Miliband writes about the Dadaab (“rocky hard place”) and Kakuma (“nowhere”) refugee camps in Kenya. (I lived in the first for almost a month and took my Princeton students to the second for a ten-day study mission.) He insists that “displacement as a result of conflict or persecution is long term, not short term.” He is correct. But it need not be, as evidenced by the resettlement of the Indochinese refugees. It is not simply because civil wars last longer, as Miliband correctly observes, but because Western countries await a definitive outcome in hopes that the refugees can be repatriated. There is a second reason, and a horrific one to acknowledge. Western countries only acted to initiate a large scale resettlement program for the Indochinese refugees when the countries where the Boat People first landed – Malaysia, Indonesia, Singapore, Hong Kong – threatened to send the boats back to sea if the Western countries did not agree to resettle them.

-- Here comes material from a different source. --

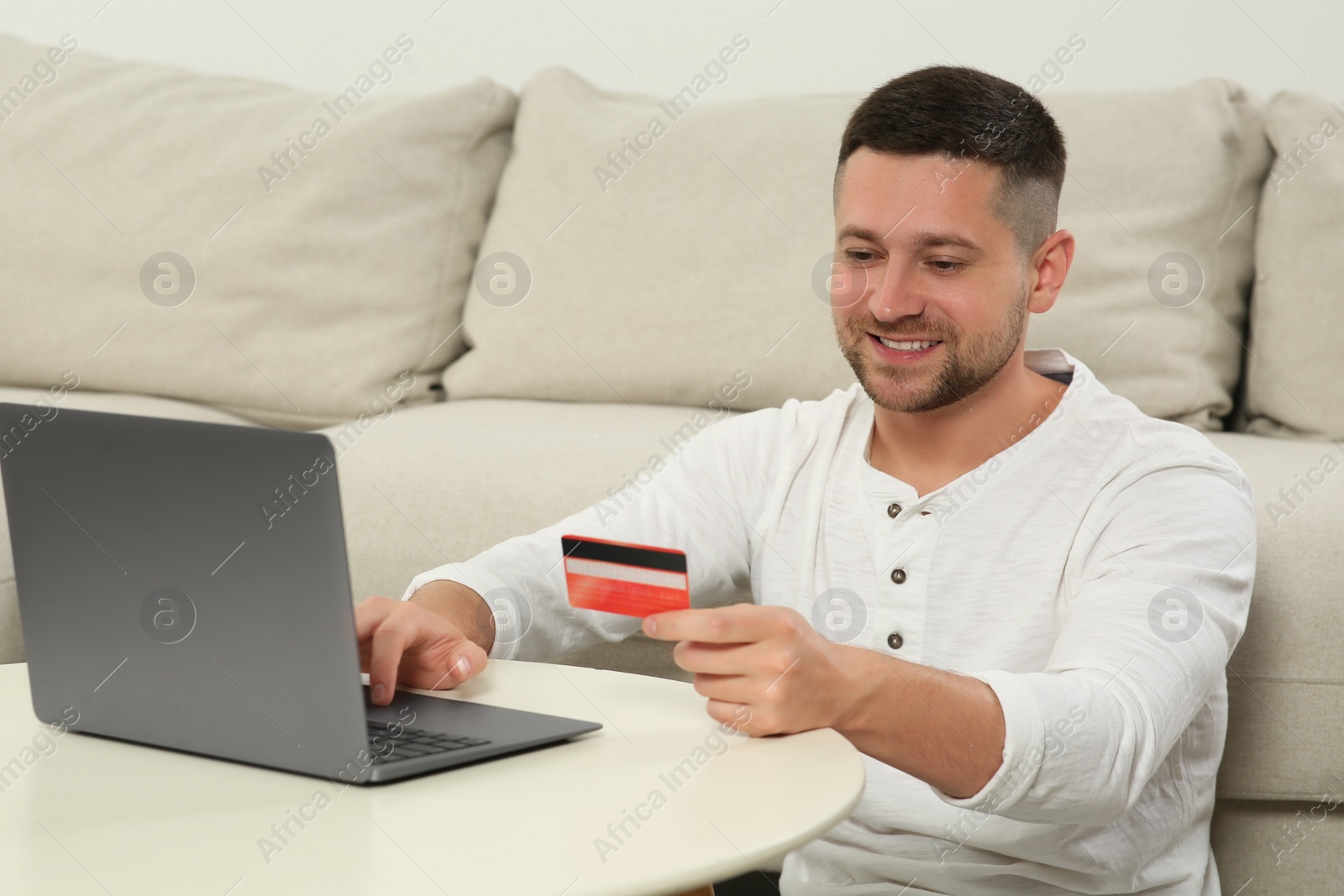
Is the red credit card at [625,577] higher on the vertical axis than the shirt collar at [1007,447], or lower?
higher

In the exodus of the Boat People from Vietnam, an estimated 200,000 to 400,000 drowned or were killed by pirates or perished from thirst and disease. These humanitarian crises are heart-wrenching. However, as Miliband documents, there has been in parts of Europe and in the U.S. a backlash against bleeding hearts, an advocacy of me first, of my people foremost, of a kind of nationalism and populism that views strangers primarily as a threat rather than as a responsibility or a crisis which calls forth a positive response. Both books are written against that background, Miliband’s much more explicitly.